Argentina aprova reforma trabalhista de Milei com jornada de até 12 horas
Medida aprovada pelo Congresso amplia opções de jornada de trabalho e gera debates sobre impactos sociais e econômicos
O Congresso da Argentina aprovou nesta sexta-feira (27/02/2026) a **reforma trabalhista defendida pelo presidente Javier Milei, que permite, entre outras mudanças, a adoção de jornadas de trabalho de até 12 horas diárias em determinados setores, com flexibilização de regras sobre horas extras e contratos.

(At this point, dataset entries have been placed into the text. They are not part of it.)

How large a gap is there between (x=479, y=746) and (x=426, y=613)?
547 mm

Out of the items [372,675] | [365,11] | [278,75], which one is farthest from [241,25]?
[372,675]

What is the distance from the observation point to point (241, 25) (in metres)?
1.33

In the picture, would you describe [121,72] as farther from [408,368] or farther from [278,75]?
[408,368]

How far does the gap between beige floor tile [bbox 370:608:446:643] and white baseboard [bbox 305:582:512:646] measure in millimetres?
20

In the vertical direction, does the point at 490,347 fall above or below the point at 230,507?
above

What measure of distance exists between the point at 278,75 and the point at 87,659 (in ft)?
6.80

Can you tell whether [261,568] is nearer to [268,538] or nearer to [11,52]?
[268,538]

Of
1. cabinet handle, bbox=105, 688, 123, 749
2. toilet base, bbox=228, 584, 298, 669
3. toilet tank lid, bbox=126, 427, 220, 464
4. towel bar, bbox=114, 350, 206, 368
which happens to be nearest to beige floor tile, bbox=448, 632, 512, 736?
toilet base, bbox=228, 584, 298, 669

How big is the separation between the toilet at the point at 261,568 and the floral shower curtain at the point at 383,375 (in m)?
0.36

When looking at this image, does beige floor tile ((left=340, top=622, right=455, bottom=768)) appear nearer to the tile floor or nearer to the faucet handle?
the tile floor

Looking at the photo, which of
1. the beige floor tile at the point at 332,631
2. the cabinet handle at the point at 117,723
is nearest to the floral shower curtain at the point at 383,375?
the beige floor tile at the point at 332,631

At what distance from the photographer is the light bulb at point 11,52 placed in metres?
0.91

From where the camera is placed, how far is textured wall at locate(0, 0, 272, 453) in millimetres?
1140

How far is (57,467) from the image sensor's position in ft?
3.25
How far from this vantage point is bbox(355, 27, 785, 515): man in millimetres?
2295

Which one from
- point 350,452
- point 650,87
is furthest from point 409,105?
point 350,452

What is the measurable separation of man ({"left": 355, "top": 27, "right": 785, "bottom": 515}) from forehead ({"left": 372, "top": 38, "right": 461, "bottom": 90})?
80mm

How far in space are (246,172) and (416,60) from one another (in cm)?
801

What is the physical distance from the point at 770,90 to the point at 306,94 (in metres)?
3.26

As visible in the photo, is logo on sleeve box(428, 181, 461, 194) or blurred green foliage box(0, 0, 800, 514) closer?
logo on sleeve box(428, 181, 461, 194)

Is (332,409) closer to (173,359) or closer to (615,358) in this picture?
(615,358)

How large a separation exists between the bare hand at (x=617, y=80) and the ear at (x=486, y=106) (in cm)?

A reforma integra um pacote mais amplo de alterações nas leis laborais, com o objetivo declarado pelo governo de aumentar a competitividade, estimular a criação de empregos formais e atrair investimentos. O projeto aprovado amplia a liberdade contratual entre empregadores e empregados, reduz encargos trabalhistas e flexibiliza regras de jornada e pagamentos adicionais.
Principais pontos da reforma
- Jornada de até 12 horas diárias em certos acordos coletivos ou situações específicas;
- Possibilidade de acordos individuais sobre horas extras, com regras menos rígidas que as estabelecidas anteriormente;
- Redução ou eliminação de algumas penalidades trabalhistas para empregadores, com a intenção de facilitar contratações;
- Revisão de insalubridade e adicional noturno, visando maior elasticidade nas convenções coletivas.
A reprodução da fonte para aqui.